PROBLEM TO WORK ON. Extract precisely the lines that run from the line containing "Used 2020 Honda Accord Sport image 4" to the end of the records below, with both ends included and pictures omitted.

SUPPLIED RECORDS.
BEGIN

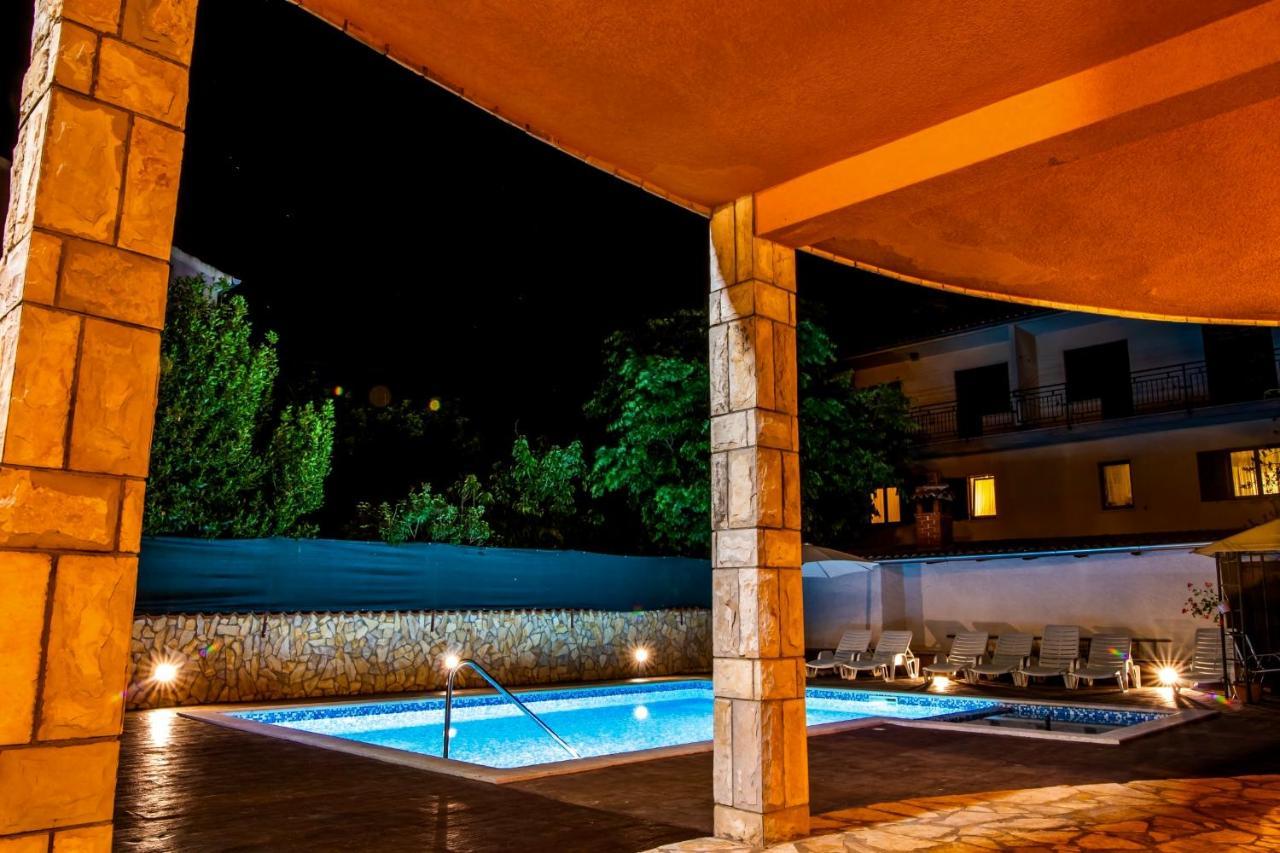 Villa Anita Pula Luaran gambar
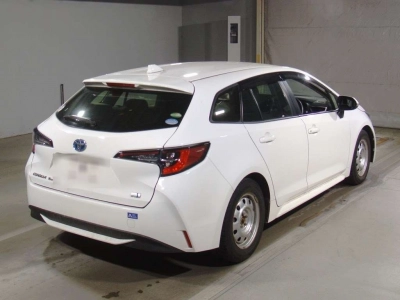 TOYOTA COROLLA WAGON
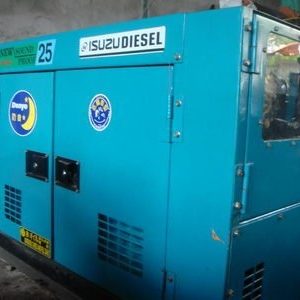 Máy phát điện Isuzu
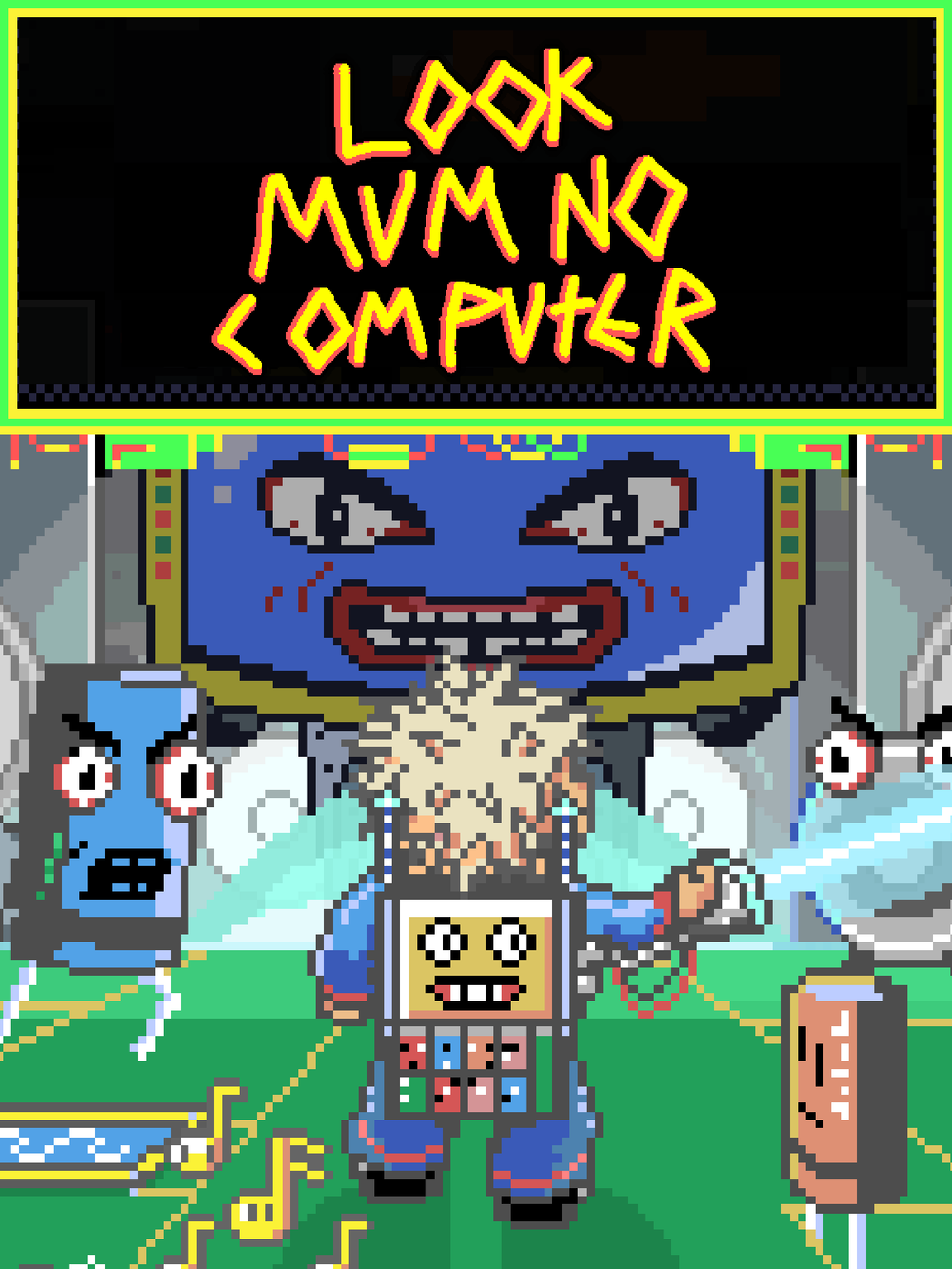 Look Mum No Computer (для ПК, цифровой код доступа)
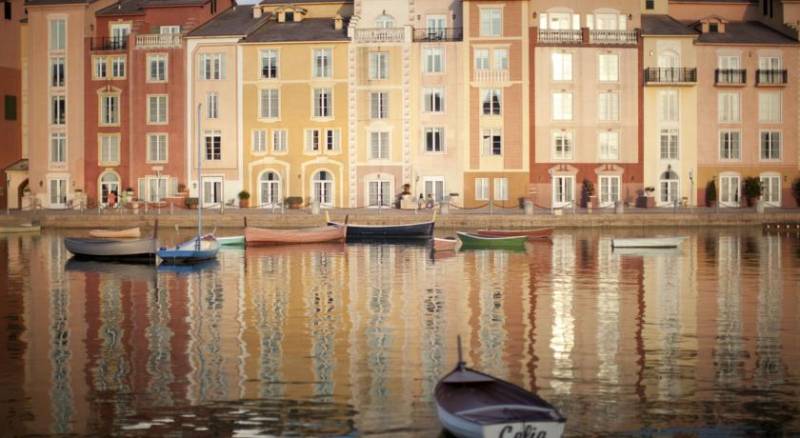 Universal's Loews Portofino Bay Hotel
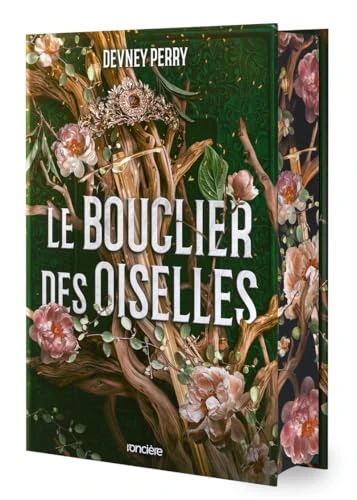 Le Bouclier des Oiselles - Tome 01 (relié collector) (01)
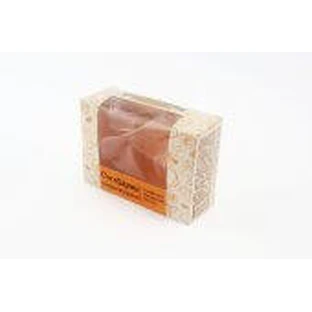 Прозоре кокосове мило з арганою, кунжутом та цитрусовими нотками 50 г, Verre de Nature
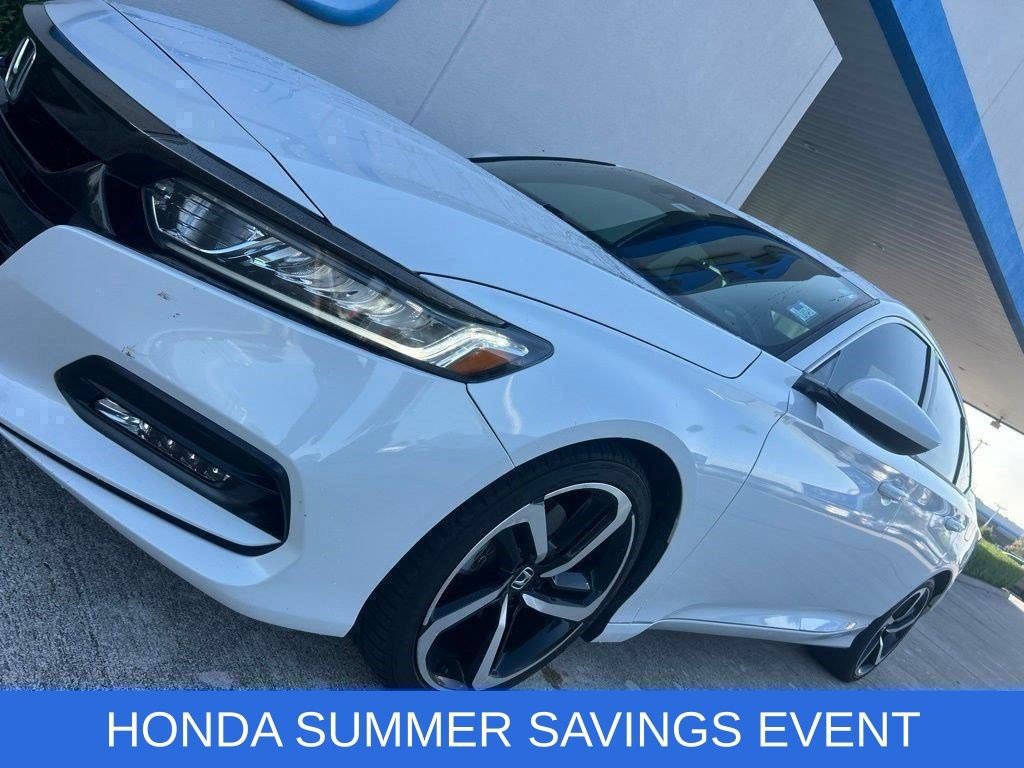Used 2020 Honda Accord Sport image 4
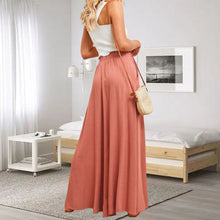 Laden Sie das Bild in den Galerie-Viewer, Damen Modische Lockere Lässige Hose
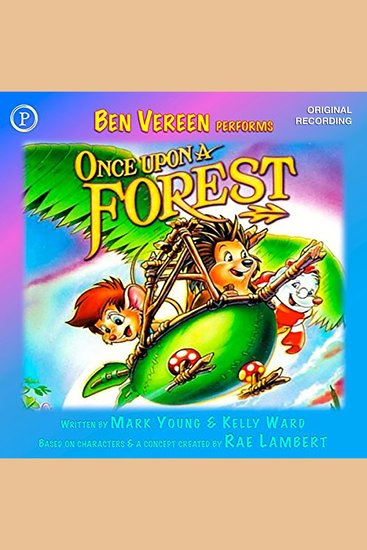 Once Upon a Forest - cover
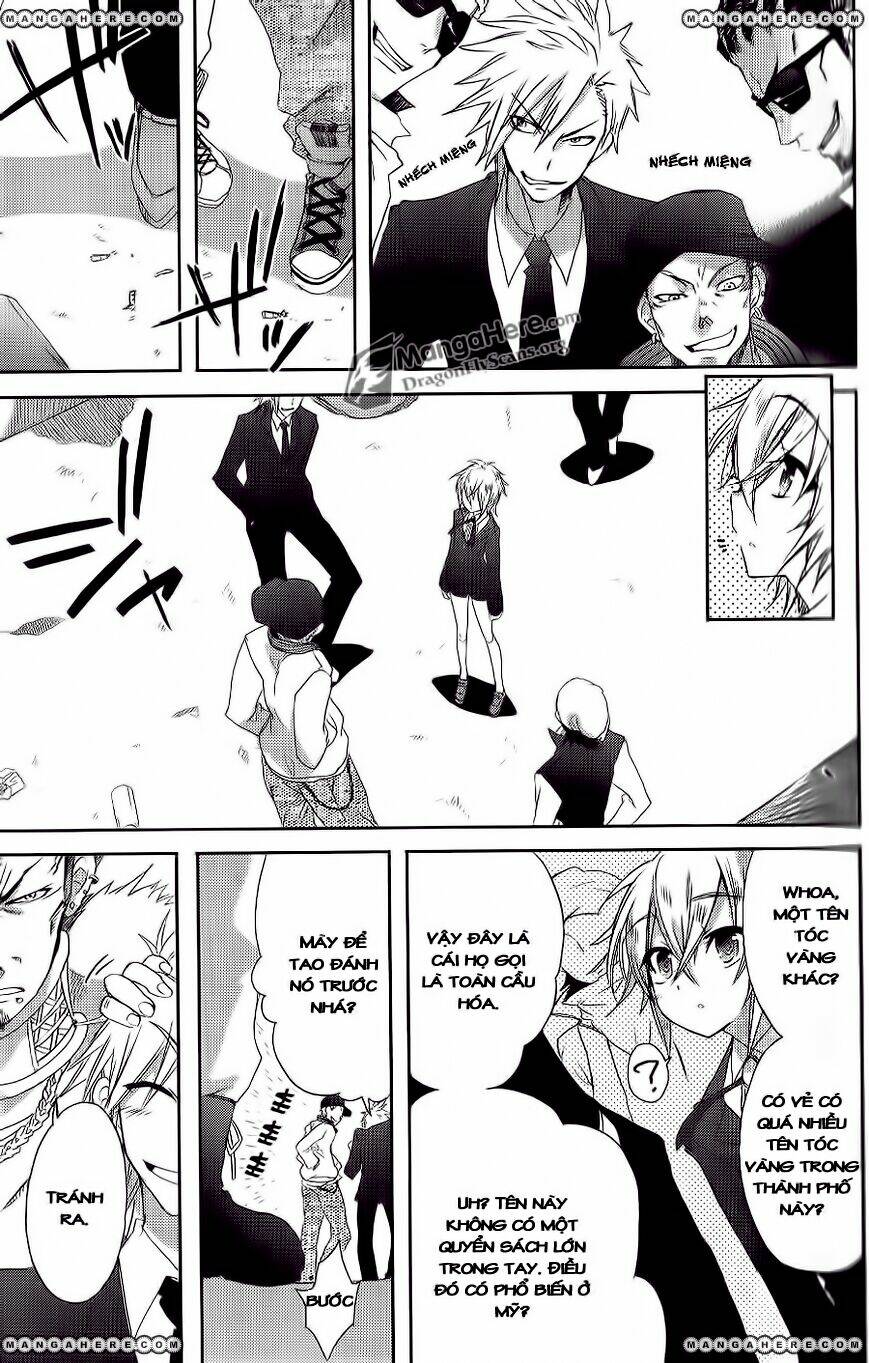 đôi mắt của shana chapter 42 22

END

TASK OUTPUT.
Used 2020 Honda Accord Sport image 4
 Laden Sie das Bild in den Galerie-Viewer, Damen Modische Lockere Lässige Hose
 Once Upon a Forest - cover
 đôi mắt của shana chapter 42 22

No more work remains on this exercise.